Keywords

1 Introduction

Our study falls into the field of Educational Data Mining: a rather new area where academic performance is investigated and steps are figured out to enhance it. The aim of this study is set towards Higher Secondary Certificate (HSC) (12th grade equivalent) candidates; all data has been collected from recent HSC examinees: university freshers.

The goal of our study is to provide a prediction of HSC result from socioeconomic, psychological and academic factors and to discover pattern in attributes which allow students to visualize how the attributes influencing their educational performance which help students to enhance the outcome of HSC exam. Guardians of students and responsible authorities could use such information generated from our model and help the students to enhance the HSC performance.

2 Related Work

To group the student according to their skill level in [1] the authors have used model based clustering, other clustering and K-mean technique. In paper [2] the authors have used quiz score, midterm marks, final marks, lab marks and CGPA as attribute to predict semester final grade of individual courses. They have used ANN, C4.5 and Naïve Bayes for the classification and the have managed to reach accuracy around 82%. In order to predict academic performance [3] class attendance, seminar, class test score and assignment marks have been used as attributes. Authors have used C4.5, CART and ID3 algorithms to design their predictive model.

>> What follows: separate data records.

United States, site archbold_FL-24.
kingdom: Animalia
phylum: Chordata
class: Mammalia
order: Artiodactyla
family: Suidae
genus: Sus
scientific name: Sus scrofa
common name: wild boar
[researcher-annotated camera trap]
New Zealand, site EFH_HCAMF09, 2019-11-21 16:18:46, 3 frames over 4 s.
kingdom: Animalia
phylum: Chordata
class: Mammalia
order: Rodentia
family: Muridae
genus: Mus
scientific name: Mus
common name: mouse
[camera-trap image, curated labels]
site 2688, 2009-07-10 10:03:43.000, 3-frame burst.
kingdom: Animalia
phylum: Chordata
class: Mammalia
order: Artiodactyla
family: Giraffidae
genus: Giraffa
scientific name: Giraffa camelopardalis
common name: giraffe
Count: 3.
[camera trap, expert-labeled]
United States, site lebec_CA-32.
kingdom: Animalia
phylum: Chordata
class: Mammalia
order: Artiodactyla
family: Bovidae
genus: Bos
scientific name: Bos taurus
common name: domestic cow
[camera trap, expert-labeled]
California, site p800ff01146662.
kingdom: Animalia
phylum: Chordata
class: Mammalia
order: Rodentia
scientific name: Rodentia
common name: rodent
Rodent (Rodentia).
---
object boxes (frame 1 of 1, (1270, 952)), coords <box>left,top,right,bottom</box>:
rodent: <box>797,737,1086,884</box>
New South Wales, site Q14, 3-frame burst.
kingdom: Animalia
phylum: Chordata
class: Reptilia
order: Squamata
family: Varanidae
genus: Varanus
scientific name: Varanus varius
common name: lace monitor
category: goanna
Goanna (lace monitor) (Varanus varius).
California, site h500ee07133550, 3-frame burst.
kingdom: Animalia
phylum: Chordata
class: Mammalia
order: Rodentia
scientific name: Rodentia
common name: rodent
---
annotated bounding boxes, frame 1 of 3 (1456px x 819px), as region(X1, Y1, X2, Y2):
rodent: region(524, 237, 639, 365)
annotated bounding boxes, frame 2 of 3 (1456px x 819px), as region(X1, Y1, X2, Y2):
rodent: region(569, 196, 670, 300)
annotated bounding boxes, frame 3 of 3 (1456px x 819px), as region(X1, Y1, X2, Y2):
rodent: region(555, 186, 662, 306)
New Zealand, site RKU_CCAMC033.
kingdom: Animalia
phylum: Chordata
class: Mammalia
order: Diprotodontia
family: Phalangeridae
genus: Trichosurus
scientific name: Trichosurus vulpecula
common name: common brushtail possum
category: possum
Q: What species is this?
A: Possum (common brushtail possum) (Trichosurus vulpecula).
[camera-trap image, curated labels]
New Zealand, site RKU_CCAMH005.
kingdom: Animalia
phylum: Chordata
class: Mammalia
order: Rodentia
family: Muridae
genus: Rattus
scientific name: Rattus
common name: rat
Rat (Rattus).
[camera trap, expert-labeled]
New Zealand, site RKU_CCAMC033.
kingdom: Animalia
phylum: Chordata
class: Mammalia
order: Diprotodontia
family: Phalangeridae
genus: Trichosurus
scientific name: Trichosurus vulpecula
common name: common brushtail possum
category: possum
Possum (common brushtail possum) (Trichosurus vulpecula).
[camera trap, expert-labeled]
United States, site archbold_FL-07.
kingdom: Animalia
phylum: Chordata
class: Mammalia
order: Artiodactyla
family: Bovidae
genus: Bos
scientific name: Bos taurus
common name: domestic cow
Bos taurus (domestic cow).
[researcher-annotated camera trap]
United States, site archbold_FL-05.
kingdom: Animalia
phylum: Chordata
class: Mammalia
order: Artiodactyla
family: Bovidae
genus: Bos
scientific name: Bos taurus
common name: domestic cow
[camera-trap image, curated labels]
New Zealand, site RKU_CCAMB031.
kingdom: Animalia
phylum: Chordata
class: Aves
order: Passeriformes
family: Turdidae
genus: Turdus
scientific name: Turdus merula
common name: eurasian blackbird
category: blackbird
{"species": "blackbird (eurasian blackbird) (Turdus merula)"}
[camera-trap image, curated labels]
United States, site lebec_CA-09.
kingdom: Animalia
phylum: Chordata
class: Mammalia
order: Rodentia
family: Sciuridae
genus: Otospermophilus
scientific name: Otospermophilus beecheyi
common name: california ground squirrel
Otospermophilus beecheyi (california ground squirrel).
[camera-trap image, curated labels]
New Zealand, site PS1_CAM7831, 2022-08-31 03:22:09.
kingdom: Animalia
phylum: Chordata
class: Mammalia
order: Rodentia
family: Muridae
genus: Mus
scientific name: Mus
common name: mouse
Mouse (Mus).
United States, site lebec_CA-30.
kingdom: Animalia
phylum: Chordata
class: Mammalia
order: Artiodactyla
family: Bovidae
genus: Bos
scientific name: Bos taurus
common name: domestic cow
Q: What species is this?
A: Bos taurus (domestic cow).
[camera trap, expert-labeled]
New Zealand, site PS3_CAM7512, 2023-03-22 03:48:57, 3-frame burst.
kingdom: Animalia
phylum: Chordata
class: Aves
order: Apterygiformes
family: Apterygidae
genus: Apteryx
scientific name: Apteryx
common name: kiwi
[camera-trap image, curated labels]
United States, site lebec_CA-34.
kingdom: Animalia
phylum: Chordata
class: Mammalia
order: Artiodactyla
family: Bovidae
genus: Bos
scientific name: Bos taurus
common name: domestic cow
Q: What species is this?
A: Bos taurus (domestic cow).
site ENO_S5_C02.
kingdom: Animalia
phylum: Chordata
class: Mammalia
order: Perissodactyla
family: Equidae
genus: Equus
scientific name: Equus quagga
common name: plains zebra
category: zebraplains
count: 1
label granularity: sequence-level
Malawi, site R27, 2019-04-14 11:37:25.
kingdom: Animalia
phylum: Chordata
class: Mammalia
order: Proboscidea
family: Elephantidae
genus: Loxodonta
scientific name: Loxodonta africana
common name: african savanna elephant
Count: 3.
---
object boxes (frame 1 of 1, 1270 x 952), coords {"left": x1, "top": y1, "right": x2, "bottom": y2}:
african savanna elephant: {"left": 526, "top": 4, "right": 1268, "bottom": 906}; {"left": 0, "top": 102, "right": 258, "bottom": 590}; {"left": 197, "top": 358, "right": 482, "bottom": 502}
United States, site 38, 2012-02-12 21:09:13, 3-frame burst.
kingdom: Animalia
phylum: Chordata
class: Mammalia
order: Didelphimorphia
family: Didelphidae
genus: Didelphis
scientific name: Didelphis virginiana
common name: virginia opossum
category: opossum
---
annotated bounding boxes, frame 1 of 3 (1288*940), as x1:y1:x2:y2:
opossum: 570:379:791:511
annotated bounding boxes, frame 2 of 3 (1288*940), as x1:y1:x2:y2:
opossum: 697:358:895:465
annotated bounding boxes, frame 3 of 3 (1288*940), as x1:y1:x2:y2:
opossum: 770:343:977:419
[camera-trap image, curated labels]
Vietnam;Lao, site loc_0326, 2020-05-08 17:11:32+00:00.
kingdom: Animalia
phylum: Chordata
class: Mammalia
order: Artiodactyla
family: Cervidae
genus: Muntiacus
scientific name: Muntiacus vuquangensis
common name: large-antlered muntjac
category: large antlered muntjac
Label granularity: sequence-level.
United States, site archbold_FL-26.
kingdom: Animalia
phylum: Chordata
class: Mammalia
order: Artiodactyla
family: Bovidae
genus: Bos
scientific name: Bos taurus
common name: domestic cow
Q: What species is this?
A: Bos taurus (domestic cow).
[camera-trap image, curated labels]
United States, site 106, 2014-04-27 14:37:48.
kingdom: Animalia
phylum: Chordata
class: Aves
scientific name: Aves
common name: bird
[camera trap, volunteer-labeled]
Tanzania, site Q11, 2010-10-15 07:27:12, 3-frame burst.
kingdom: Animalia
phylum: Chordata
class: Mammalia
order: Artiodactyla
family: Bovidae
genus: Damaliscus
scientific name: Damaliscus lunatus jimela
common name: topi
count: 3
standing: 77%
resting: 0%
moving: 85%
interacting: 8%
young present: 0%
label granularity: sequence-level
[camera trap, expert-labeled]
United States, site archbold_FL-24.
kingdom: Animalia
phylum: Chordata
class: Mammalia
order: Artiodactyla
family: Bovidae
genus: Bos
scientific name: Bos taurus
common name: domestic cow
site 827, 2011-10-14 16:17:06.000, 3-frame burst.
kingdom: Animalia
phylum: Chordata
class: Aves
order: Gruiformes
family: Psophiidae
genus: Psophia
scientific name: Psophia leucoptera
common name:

3 Designing Survey Questionnaire and Data Set

Designing a predictive model greatly depends on the quality of the data set. We are very careful while designing the survey questionnaire, as the survey is the source of attributes for the predictive model. In order to get the relevant attributes, we have interviewed experts and explored different factors related to academic performance. We have made sure that every attribute is proven to be related to academic performance through published research. We have surveyed 423 students from different location and economic status for maintaining the versatility in the data set. Our data set consists of 33 attributes grouped into 3 main categories namely socioeconomic, psychological and academic as shown in Table 1.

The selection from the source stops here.